La Herencia

Sentada en una silla de plástico reciclado, en un despacho de la comisaría de policía, con un corte en el labio y un ojo morado y, después de haber puesto una denuncia por malos tratos a mi marido, no puedo evitar el recuerdo de mi abuela Dolores. Si levantara la cabeza, seguramente, se horrorizaría al verme en este estado, sollozando, con el sabor dulzón de mi propia sangre y oliendo a derrota.

Cierro los ojos y veo la mirada rígida y firme de la abuela, con esa mirada nadie se atrevía a contradecirla, ni siquiera el abuelo Marcelino. Bueno, tal vez, él era el que menos se atrevía, siempre esperaba sus órdenes, no recuerdo que jamás le llevara la contraria durante todos los años que vivieron juntos.

Vivíamos en un gran caserón de las afueras, mis abuelos, mi tío Antonio, mis padres, mi hermano pequeño Raúl y yo. Hasta que el tío se casó y se trasladó con Margarita, su mujer, a vivir en un pequeño piso en el centro de la ciudad. Nosotros seguimos viviendo, junto con los abuelos, en la casa familiar.

Muchas veces se me antojaba que era muy incomodo vivir en una casa alejada de la ciudad, sobre todo cuando tenía que levantarme más temprano para ir andando o en bici al colegio o a casa de alguna de mis amigas, sin embargo, no cambiaría por nada del mundo las maravillosas salidas de sol por detrás de las montañas o las fantásticas puestas de sol con la luna asomando y reflejándose en el río.

Mi padre, Juan, trabajaba en una fábrica, pero era el encargado del mantenimiento de la casa, y, aunque a menudo engrasaba la verja de hierro de la puerta de la entrada al jardín, parecía que tenía vida propia, porque siempre chirriaba, como quejándose de que la abrieran o cerraran. En el centro del jardín había un estanque que  siempre albergaba cientos de peces de un vivo color naranja, los cuales parecía que jugaban a esquivar los alegres nenúfares, que florecían desde mayo hasta setiembre, desprendiendo un agradable aroma a brandy. Junto al estanque, un par de bancos de madera y una mesa de piedra alargada, era nuestro punto de encuentro en las noches calurosas de verano.

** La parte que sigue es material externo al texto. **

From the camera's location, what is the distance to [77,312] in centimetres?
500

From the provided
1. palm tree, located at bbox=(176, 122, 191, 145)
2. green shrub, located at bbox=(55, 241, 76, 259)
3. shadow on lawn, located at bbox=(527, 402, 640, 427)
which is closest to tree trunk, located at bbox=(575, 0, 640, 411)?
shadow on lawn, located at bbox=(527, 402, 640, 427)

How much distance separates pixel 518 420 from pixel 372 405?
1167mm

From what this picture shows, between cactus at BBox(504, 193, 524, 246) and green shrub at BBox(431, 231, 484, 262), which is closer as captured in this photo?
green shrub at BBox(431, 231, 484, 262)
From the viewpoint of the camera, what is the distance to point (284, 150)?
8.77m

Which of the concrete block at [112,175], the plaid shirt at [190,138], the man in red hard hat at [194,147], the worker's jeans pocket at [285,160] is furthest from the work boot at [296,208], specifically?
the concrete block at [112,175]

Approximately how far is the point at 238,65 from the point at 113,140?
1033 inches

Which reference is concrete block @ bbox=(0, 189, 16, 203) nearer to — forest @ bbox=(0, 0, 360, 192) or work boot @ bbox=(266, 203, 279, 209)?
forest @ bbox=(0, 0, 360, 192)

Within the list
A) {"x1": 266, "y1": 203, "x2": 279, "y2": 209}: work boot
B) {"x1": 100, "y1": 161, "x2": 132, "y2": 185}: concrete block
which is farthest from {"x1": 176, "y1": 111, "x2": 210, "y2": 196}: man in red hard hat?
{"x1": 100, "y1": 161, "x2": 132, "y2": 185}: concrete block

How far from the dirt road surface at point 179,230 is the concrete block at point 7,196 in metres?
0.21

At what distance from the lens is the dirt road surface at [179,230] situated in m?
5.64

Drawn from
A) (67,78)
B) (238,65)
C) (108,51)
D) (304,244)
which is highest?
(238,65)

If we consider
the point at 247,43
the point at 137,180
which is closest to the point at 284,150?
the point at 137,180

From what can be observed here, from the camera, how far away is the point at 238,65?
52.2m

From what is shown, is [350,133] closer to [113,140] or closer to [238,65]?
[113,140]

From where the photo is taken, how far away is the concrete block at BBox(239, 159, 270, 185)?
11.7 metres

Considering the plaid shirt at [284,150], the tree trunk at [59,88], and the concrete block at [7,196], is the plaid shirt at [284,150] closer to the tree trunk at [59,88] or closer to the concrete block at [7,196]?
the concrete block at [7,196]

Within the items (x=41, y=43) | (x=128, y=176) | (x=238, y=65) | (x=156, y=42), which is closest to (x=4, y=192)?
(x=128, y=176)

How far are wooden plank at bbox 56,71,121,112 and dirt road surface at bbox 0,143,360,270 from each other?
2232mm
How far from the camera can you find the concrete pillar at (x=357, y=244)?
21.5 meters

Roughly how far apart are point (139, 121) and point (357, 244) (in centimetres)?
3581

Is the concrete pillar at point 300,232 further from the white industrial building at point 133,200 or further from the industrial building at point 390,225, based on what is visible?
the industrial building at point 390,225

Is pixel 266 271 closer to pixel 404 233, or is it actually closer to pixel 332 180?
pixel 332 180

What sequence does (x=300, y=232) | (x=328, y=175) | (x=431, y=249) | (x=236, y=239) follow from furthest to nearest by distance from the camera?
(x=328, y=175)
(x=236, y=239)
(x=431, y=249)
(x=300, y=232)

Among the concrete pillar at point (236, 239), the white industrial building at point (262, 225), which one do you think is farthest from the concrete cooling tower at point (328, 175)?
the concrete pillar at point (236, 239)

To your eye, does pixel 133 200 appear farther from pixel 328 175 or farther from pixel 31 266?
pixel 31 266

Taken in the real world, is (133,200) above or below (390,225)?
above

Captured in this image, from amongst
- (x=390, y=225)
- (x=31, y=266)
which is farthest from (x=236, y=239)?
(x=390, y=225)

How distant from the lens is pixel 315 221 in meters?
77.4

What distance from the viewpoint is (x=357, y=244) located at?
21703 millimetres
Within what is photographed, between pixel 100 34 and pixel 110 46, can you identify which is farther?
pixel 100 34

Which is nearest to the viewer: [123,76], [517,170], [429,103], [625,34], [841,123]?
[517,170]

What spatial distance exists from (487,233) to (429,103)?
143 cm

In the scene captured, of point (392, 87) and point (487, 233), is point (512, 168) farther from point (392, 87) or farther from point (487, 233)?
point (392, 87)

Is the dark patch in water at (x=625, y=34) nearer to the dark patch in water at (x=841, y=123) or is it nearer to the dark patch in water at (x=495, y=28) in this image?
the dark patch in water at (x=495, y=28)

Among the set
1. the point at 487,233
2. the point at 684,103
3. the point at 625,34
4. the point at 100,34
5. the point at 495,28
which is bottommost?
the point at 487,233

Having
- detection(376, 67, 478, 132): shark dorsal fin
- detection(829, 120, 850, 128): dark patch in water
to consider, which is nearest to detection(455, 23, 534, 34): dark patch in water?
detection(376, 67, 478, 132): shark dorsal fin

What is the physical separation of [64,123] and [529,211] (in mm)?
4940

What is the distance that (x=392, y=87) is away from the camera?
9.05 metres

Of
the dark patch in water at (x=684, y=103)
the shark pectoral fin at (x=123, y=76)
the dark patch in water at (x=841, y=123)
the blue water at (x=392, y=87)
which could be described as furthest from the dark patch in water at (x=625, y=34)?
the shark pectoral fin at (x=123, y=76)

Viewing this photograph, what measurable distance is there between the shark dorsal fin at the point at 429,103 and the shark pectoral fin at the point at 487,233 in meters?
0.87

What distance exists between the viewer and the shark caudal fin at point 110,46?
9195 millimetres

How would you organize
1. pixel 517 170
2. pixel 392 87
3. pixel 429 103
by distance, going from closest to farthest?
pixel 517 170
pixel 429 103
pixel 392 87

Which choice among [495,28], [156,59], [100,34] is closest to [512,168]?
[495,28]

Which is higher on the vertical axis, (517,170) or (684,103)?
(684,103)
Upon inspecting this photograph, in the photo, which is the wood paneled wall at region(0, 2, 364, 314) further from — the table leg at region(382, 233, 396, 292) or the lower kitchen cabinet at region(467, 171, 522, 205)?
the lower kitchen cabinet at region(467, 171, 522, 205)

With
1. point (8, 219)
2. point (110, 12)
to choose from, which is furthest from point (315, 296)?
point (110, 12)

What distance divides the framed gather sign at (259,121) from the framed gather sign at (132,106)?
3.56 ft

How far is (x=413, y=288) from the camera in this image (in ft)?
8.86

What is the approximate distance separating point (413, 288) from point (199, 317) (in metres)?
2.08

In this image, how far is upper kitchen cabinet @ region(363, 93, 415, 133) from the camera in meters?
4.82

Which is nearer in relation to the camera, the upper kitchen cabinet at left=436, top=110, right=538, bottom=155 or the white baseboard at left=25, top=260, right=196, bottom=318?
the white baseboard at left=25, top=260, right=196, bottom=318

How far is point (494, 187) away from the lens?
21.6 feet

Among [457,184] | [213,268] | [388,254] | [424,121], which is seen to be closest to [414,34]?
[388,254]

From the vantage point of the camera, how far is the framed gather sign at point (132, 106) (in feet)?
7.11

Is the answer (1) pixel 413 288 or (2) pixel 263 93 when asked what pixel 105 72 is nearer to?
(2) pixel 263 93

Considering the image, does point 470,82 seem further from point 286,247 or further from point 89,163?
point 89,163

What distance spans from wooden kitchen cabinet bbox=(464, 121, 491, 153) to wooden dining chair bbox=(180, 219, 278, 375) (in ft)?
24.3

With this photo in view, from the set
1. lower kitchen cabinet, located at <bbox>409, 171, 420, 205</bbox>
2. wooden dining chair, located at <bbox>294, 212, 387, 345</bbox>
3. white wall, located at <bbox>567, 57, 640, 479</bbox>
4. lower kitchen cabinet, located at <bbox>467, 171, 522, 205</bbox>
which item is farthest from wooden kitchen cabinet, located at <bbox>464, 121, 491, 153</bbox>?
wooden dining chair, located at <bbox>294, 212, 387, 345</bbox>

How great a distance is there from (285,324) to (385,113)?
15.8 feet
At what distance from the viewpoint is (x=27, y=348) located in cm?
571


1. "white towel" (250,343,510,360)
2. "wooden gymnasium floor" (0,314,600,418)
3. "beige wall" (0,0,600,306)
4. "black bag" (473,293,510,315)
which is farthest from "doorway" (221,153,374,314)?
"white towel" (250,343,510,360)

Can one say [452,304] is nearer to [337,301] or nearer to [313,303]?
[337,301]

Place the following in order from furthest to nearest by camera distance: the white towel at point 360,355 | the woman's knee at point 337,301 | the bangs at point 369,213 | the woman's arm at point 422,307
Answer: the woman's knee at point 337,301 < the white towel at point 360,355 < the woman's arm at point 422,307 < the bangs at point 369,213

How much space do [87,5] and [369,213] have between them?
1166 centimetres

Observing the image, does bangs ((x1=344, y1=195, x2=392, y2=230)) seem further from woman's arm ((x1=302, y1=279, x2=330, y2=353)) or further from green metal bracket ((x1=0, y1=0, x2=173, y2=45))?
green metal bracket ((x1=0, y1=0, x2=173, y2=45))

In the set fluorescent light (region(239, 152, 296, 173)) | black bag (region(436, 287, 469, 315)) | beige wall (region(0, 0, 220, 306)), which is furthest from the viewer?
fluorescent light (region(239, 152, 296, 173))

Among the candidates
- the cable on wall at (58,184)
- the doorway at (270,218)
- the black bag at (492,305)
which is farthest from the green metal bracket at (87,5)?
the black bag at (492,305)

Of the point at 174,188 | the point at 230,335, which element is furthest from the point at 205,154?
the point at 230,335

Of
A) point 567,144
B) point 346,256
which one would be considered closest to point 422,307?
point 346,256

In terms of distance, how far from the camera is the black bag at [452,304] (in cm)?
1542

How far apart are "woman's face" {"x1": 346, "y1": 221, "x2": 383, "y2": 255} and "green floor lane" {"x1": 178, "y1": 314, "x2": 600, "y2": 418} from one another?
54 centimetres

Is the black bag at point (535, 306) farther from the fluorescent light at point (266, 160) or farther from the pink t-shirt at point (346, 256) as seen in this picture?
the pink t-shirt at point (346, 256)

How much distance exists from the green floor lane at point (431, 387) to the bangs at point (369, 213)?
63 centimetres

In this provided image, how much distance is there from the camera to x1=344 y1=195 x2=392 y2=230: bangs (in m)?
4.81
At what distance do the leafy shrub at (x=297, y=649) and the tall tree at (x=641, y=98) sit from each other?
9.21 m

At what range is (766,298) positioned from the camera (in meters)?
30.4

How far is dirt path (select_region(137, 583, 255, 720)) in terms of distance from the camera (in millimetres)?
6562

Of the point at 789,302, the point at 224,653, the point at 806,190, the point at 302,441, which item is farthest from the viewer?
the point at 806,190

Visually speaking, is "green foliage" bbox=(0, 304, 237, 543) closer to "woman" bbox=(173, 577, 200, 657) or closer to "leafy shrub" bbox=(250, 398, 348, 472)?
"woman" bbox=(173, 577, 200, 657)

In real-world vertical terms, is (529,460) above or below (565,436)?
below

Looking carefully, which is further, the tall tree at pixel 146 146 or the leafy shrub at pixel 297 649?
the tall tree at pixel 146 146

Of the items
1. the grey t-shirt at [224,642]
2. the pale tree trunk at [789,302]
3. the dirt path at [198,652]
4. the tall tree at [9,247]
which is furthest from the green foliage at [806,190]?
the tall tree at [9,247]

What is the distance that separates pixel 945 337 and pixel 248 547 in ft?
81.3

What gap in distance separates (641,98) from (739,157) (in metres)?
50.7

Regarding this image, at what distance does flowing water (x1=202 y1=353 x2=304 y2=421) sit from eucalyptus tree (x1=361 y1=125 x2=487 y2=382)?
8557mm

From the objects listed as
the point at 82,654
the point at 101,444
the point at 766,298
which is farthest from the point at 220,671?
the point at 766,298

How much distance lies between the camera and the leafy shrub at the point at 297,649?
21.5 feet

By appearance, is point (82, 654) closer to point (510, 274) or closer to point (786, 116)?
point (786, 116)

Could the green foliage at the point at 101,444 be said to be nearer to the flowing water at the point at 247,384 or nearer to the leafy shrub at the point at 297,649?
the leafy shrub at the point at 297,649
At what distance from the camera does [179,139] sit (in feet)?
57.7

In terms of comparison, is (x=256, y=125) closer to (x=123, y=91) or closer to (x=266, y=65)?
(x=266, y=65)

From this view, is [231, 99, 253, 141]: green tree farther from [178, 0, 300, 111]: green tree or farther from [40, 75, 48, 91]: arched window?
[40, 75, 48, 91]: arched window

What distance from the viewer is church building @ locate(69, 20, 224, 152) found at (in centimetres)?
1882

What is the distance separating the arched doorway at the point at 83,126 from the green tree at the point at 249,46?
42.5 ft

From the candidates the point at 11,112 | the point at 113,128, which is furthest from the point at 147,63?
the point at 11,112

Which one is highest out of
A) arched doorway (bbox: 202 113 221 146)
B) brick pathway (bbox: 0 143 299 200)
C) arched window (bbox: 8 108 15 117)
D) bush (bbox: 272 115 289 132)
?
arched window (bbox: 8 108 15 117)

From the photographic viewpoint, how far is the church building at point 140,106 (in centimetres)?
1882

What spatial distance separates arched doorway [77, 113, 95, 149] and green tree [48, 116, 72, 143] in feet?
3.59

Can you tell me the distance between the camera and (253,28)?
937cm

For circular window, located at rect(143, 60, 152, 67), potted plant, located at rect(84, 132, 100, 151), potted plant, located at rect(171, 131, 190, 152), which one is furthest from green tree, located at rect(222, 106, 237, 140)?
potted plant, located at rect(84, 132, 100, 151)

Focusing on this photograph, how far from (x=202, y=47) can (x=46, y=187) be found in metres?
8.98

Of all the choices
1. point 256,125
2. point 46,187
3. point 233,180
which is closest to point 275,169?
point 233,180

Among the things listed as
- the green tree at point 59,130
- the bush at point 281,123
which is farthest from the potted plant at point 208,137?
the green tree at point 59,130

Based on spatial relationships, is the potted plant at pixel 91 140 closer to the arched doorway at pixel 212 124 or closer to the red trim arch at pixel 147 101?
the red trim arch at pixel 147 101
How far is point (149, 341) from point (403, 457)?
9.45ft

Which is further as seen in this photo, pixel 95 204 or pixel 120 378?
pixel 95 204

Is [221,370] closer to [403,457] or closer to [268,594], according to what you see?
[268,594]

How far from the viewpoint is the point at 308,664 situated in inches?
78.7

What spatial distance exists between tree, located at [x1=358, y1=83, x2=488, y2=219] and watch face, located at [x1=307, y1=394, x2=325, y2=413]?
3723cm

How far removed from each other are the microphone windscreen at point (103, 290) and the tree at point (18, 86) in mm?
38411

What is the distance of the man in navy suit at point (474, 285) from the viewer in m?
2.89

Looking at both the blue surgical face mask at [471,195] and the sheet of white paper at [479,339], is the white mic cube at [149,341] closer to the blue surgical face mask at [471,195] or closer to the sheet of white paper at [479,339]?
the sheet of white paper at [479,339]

La entrada principal tenía una puerta de madera rústica, con un picaporte de hierro que simulaba una mano llamando. Una vez dentro, el recibidor cuadrado albergaba un perchero de madera de color marrón oscuro, un aparador alargado, del mismo color, con un espejo encima, un banco de madera con unos cojines de terciopelo granate, que escondía un cofre debajo, donde mi hermano Raúl y yo guardábamos nuestros secretos. Frente, una escalera de madera con el pasamanos de hierro forjado llevaba al piso superior, donde estaban los dormitorios. En un rincón de la primera planta había una escalera de caracol, metálica que llevaba hasta la bohardilla, donde se guardaban algunos muebles viejos, un armario con ropa de otras épocas, una cama metálica y un baúl cerrado con llave.

En la planta baja, al lado de la escalera estaba el salón, con un sofá de piel negro, dos sillones también de piel, enfrente de la gran chimenea. Un balancín de madera apostado a un lado del gran ventanal por el que se podía disfrutar de las maravillosas vistas al río por donde el sol se escondía coloreando el paisaje de una amplia gama de azules, rojos, rosas y anaranjados.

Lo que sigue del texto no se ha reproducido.